■ WHAT YOU ARE ASKED TO DO ■
Please copy the section of the peer education HIV/AIDS program abstract between "Results: For Best" and "were XHOSA speaking.", inclusive.

■ TEXT EXCERPT ■
####################
Evaluating a Peer Education HIV/AIDS Program at a Higher Education Institution in South Africa

Sunday, 29 October 2017: 4:35 PM

Hilda Frances Vember, PhD
Department of Nursing, Faculty of Health and Wellness Sciences; CPUT, Cape Peninsula University of Technology, Bellville:7535, South Africa

Background: The one problem that we are facing as a nation is the scourge of the HIV/AIDS pandemic throughout Africa. Education seems to be one of the biggest weapons to fight this pandemic; hence it is expected of Higher Education Institution (HEIs) to respond to this problem in a meaningful manner in order to make HIV/AIDS a visible reality on all our campuses. This research was prompted, based on the feedback of a HEAIDS report in 2008, that no peer education program at HEIs were monitored and evaluated. The objective was to identify various best practices and challenges of these peer education training programs at an HEI in the Western Cape.

Methods: The setting was a HEI. The key population was the students who were selected between 2010 and 2011 academic years to serve as peer educators for HIV/AIDS education in the selected HEI. These students were selected at the beginning of each academic year to participate in this program, participation was voluntary. Focus group interviews were used, to collect data. 40 Peer educators participated in this research project. All interviews were transcribed verbatim and thematic content analysis was applied to interpret and analyzed the data. Where necessary, experts in the field are called upon to assist. All ethical considerations were adhered to.

Results: For Best Practices, the following was evident: Reflection needs to be focused on during training sessions for both trainers and peer educators. This will assist both parties to translate theory into practice. Trainers and peer educators will also have to self-reflect on their own identities and how these came to be shaped.

Challenges were as follows: Peer educators reported that HIV/AIDS information received was outdated and the same program content was offered in the last 3 years. Training courses were overloaded with information. Lack of communication between trainers and peer educators, were also a major obstacle. The use of the English language predominantly in sessions, was also problematic, as the majority of the peer educators were XHOSA speaking.

Conclusions: If the lifespan of the peer education training programs on HEIs is intensified and more students are engaged in these programs, it would have the potential to develop students into advocacy-orientated communities that would eventually challenge the HIV/AIDS pandemic through united mobilized action. HEIs should also provide more financial assistance to make these programs more viable.
####################
■ COLLECTED DATA ■
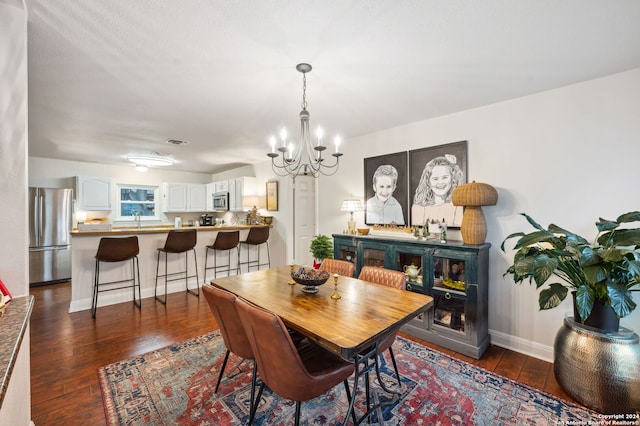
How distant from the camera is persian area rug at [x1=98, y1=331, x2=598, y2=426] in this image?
1818 millimetres

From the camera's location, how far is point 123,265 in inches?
160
####################
■ REPLY ■
Results: For Best Practices, the following was evident: Reflection needs to be focused on during training sessions for both trainers and peer educators. This will assist both parties to translate theory into practice. Trainers and peer educators will also have to self-reflect on their own identities and how these came to be shaped.

Challenges were as follows: Peer educators reported that HIV/AIDS information received was outdated and the same program content was offered in the last 3 years. Training courses were overloaded with information. Lack of communication between trainers and peer educators, were also a major obstacle. The use of the English language predominantly in sessions, was also problematic, as the majority of the peer educators were XHOSA speaking.